Starnuti, occhi che lacrimano e naso chiuso: le allergie ai pollini seguono un calendario preciso che cambia durante l’anno.
Con l’arrivo della primavera molte persone iniziano a sperimentare i sintomi tipici delle allergie stagionali. In realtà le allergie ai pollini non si limitano solo ai mesi primaverili: diverse piante rilasciano pollini durante tutto l’anno, creando un vero e proprio calendario allergologico.
Conoscere quando iniziano le allergie ai pollini aiuta a prepararsi in anticipo e a riconoscere i periodi in cui i sintomi possono diventare più intensi. Il rilascio dei pollini varia infatti in base alla stagione, al clima e alle specie vegetali presenti sul territorio.
Il calendario dei pollini durante l’anno
I primi pollini possono comparire già nei mesi invernali. Tra gennaio e febbraio iniziano a diffondersi quelli di alcune piante come nocciolo e ontano. Con l’arrivo della primavera, tra marzo e maggio, aumenta la concentrazione di pollini nell’aria ed è il periodo in cui molte persone avvertono i sintomi più intensi. Calendario pollini primavera è infatti il momento più critico per chi soffre di allergie.

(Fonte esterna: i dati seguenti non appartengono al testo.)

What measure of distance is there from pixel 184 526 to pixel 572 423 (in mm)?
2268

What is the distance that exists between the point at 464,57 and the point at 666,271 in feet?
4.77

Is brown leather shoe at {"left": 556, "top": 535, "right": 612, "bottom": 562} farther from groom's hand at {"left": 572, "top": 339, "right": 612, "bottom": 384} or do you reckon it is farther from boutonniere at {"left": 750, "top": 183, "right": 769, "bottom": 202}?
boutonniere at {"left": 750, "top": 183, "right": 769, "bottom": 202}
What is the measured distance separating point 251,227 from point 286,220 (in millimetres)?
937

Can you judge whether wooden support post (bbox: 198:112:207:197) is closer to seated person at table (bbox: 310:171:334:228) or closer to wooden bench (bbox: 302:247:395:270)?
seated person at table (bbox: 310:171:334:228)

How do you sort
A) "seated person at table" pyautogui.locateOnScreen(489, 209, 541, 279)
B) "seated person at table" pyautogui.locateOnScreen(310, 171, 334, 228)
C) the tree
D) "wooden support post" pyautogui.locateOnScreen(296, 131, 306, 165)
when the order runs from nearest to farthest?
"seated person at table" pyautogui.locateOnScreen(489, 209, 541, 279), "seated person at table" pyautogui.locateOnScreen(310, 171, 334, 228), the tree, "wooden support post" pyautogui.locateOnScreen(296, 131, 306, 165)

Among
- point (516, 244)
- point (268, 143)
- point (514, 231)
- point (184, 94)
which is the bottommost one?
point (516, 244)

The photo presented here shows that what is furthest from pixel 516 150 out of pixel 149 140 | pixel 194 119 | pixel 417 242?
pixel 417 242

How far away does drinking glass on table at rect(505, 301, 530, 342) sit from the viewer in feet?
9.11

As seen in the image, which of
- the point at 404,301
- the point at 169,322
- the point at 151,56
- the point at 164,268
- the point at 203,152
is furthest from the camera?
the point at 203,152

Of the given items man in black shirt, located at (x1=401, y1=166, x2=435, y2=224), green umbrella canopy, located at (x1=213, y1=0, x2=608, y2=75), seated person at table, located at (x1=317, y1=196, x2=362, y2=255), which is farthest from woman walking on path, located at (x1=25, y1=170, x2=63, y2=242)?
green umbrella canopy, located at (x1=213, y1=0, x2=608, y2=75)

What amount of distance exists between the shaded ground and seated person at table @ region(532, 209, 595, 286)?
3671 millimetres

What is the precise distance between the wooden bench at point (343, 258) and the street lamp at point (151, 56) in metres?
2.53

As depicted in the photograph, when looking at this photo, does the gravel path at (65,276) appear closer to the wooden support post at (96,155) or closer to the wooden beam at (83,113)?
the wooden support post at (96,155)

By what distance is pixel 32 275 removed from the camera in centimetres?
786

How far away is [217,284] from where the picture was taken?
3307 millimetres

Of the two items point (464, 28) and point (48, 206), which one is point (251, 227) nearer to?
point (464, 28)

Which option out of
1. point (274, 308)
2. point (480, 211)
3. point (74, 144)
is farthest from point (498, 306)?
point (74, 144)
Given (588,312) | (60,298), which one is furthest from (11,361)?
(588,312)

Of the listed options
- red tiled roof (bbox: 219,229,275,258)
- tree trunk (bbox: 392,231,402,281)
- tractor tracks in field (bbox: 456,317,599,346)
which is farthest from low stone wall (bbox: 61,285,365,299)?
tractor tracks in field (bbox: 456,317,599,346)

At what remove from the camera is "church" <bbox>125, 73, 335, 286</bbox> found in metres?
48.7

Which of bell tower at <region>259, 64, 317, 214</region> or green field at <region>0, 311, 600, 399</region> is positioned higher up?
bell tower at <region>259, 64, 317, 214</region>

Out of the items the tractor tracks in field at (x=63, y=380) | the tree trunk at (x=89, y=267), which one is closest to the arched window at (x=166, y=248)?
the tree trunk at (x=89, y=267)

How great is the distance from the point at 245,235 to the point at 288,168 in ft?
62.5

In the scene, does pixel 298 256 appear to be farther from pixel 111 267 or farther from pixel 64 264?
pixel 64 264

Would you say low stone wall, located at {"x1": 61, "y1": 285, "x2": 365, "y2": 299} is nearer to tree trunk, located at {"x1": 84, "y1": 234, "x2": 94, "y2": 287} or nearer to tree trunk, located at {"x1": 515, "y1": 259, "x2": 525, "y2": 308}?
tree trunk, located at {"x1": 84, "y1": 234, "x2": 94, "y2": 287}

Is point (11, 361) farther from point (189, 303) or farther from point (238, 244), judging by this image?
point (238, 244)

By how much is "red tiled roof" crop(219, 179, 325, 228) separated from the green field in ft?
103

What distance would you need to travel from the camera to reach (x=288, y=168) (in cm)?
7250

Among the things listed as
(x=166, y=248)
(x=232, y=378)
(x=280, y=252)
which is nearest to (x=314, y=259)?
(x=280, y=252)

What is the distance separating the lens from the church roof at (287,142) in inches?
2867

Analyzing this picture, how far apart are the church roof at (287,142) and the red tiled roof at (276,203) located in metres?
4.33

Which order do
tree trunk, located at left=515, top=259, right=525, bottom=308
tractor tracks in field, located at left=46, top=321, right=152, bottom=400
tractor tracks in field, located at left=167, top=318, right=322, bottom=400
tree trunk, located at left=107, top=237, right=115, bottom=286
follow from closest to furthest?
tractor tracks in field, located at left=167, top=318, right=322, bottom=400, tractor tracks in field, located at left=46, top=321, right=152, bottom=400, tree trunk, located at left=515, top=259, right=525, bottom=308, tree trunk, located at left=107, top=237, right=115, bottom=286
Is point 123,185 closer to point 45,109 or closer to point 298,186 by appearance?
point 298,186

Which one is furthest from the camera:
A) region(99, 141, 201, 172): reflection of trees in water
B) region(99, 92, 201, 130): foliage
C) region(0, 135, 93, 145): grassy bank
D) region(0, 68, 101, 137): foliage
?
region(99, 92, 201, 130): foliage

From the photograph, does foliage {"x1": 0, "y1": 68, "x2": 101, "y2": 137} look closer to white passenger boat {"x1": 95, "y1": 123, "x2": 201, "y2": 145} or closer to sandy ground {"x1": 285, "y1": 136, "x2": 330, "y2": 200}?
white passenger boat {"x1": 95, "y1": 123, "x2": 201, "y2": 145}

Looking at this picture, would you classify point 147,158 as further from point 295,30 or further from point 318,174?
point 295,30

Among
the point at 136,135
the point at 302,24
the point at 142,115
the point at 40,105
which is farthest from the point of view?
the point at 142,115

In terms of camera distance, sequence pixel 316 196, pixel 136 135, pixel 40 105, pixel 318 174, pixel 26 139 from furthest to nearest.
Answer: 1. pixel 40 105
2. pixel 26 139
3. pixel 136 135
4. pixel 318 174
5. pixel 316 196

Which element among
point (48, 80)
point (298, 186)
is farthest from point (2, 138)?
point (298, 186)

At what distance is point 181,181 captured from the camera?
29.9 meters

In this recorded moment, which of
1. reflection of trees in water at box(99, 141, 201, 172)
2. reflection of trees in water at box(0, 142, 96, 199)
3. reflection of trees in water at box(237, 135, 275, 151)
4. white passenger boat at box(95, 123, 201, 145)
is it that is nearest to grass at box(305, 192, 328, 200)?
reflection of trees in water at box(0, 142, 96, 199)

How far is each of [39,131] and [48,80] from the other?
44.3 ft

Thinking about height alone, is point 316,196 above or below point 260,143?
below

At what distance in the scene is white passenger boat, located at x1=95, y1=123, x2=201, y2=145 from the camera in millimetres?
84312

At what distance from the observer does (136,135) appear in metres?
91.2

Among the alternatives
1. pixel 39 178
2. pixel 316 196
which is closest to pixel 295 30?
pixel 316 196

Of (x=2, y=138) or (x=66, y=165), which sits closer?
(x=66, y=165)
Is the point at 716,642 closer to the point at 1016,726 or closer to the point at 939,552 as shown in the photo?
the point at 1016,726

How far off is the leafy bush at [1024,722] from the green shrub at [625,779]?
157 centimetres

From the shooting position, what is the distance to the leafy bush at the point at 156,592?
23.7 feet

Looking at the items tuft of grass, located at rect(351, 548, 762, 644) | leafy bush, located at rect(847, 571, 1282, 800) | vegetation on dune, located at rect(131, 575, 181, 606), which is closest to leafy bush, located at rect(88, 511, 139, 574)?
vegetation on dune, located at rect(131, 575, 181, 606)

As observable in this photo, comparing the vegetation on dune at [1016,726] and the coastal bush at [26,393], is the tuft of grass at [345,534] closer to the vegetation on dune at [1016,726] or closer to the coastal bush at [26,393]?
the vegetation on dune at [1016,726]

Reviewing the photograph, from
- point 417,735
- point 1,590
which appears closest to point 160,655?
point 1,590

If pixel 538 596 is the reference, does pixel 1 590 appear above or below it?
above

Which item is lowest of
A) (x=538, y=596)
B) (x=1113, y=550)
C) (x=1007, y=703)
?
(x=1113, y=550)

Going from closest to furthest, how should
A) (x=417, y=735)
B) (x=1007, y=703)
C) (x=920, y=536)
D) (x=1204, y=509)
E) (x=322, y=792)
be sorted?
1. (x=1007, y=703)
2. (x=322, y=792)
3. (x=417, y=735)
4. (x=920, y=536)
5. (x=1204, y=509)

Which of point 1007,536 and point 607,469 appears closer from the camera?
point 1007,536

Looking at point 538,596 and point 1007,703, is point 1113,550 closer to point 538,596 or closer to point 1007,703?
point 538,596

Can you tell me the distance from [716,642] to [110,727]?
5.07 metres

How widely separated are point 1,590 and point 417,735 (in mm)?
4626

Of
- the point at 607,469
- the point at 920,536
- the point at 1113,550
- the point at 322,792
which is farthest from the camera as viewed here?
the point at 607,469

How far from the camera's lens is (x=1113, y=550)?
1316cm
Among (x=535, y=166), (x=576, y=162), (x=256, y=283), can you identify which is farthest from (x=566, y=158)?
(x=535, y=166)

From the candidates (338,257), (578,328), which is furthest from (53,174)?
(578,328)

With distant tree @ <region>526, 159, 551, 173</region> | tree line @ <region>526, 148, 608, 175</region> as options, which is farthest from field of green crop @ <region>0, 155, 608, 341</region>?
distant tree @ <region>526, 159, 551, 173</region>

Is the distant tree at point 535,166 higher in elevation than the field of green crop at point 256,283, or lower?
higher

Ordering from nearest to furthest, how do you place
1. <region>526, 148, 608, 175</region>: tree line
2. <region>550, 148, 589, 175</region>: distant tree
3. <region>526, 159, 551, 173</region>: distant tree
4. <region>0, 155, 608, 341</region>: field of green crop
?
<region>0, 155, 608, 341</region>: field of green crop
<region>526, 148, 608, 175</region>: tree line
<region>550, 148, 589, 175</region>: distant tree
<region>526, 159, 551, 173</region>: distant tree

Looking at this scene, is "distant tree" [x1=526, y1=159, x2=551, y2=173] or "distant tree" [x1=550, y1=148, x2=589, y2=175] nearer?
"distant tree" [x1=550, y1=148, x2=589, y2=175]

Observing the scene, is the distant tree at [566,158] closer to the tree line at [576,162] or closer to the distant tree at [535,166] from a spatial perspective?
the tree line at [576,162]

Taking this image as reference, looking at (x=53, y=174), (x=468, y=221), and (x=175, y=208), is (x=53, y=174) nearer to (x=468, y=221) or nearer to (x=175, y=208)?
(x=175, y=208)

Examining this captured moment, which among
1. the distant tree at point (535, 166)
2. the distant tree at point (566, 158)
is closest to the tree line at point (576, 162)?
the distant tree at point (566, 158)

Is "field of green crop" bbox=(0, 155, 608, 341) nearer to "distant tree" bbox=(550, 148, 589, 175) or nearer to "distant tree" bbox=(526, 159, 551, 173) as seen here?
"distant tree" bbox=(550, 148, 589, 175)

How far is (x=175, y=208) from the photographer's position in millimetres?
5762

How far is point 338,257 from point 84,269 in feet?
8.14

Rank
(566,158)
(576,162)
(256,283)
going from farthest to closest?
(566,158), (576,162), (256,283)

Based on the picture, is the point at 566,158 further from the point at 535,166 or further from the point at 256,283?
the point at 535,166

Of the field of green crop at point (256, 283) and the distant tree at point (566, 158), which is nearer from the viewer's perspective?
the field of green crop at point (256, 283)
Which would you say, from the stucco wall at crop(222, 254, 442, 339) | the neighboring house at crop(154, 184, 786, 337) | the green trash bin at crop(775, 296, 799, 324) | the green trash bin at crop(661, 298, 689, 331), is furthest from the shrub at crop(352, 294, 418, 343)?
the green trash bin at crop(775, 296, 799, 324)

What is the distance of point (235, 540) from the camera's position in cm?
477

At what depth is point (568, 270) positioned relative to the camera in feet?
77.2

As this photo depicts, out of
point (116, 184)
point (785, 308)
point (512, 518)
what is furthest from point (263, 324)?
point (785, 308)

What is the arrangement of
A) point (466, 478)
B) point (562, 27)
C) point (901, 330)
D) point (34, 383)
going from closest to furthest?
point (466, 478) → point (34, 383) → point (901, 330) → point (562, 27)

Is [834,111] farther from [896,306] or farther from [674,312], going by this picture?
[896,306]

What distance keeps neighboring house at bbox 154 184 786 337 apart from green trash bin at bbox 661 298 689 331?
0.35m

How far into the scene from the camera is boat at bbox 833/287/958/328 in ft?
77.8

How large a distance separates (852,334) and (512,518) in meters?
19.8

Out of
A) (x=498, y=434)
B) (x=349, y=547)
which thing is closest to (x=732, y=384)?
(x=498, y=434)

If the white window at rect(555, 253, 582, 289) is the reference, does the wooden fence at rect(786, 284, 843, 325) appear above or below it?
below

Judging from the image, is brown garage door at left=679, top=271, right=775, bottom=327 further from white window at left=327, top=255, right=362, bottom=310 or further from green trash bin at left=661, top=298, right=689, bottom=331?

In questi mesi entrano in gioco pollini di alberi come betulla, cipresso e olivo, ma anche quelli delle graminacee, tra le cause più comuni di allergia stagionale.
Durante l’estate, tra giugno e agosto, continuano a circolare alcuni pollini di graminacee e di altre erbe spontanee, mentre verso la fine della stagione aumentano quelli delle piante infestanti.
Autunno e fattori che influenzano le allergie
In autunno le allergie non scompaiono completamente. Alcune piante, come l’ambrosia e l’artemisia, possono continuare a rilasciare pollini fino a settembre o ottobre. Allergie stagionali pollini dipendono quindi dal tipo di vegetazione e dalle condizioni climatiche.
Temperature miti e giornate ventose possono favorire la diffusione dei pollini nell’aria, aumentando la probabilità di contatto con le vie respiratorie. Al contrario, la pioggia tende a ridurne temporaneamente la concentrazione.
I sintomi più comuni includono starnuti frequenti, naso che cola, congestione nasale, prurito agli occhi e lacrimazione.
Per chi soffre di allergie può essere utile monitorare il calendario dei pollini e limitare l’esposizione nei periodi più critici.
Conoscere il calendario dei pollini mese per mese permette di anticipare i sintomi e gestire meglio la stagione allergica, adottando strategie utili per ridurre il disagio quotidiano.